Content starts

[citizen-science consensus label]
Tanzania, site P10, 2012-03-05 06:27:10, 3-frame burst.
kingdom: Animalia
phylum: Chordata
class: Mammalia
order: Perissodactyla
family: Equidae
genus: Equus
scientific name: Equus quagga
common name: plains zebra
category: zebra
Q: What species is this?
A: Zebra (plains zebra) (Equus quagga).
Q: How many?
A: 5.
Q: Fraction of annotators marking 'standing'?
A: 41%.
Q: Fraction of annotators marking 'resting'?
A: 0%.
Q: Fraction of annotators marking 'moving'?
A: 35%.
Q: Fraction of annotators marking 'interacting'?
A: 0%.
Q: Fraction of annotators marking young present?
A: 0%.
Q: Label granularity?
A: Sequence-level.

Content ends

Where a line in the material above holds "marking", copy that line.

Written reply
Q: Fraction of annotators marking 'standing'?
Q: Fraction of annotators marking 'resting'?
Q: Fraction of annotators marking 'moving'?
Q: Fraction of annotators marking 'interacting'?
Q: Fraction of annotators marking young present?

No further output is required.